Signed on 15 November 2020, the RCEP will unite more than 2.2 billion people and nearly 30% of the world’s GDP. The scale of the agreement would have been even bigger if India had not withdrawn from negotiations at a late stage, leaving 10 ASEAN nations, including China, Japan, South Korea, Australia and New Zealand as the signatories.
Notably, this is the first such agreement to include the often-discordant nations of South Korea, Japan and China. In terms of geopolitics, the RCEP's expected contribution to maintaining peaceful relations in Vietnam’s East Sea is much to be welcomed.
However, the agreement will offer more than that. It will join the Southeast Asian region with its most powerful and influential neighbours. It will provide a free trade agreement (FTA) that includes not just agricultural products, manufactured and assembled items, but also services and the thorny issue of e-commerce. Negotiating such an agreement is complex and it is not surprising that it took eight years to complete.
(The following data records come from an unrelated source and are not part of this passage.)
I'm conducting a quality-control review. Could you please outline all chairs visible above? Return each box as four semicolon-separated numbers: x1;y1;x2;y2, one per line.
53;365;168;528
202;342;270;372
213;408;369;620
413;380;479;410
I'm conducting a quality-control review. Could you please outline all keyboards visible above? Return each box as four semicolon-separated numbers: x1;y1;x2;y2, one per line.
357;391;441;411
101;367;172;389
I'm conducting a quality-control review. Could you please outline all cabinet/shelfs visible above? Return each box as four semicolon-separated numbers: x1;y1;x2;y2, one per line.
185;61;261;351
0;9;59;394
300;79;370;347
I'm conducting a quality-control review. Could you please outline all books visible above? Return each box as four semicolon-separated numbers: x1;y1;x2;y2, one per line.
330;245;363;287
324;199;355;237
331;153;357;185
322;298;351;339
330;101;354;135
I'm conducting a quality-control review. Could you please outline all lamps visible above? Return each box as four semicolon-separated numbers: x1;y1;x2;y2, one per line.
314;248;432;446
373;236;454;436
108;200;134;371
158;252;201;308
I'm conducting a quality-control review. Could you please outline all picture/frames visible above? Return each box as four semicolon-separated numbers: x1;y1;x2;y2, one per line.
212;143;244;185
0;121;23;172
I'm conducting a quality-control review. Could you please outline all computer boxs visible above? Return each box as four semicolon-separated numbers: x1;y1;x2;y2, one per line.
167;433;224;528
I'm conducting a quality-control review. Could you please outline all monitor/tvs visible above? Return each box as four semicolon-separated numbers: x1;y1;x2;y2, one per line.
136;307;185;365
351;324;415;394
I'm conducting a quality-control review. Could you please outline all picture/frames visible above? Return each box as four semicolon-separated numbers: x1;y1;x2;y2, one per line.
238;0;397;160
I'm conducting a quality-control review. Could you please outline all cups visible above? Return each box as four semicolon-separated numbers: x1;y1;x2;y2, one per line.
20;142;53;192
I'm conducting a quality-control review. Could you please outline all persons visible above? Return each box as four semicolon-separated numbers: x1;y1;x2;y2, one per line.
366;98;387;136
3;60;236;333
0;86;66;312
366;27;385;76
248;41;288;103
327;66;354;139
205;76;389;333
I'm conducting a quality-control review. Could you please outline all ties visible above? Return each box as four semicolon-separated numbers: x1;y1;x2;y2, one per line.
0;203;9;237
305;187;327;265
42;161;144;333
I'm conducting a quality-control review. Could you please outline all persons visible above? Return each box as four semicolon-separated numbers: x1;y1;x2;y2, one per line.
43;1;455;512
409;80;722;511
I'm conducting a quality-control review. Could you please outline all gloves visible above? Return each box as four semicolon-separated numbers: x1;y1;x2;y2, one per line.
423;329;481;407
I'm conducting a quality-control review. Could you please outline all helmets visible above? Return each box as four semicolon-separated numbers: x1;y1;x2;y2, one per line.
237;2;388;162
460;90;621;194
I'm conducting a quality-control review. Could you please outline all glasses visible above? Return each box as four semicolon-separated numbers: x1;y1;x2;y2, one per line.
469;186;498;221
The RCEP will continue the work of the ASEAN FTAs already in existence and extend the most favoured nation (MFN) concept across the 15 states. The MFN concept will be the basis of negotiation championed by the World Trade Organization, and it means that no country can offer another country a deal that is in any way worse than what it has already agreed upon with another country.
Trade effects will be predictable; those goods and services which can compete internationally will be able to bring more prosperity and employment. However, those which cannot compete will be forced either to improve or to move out of the market. There will be winners and losers and the role of governments will be to care for the losers.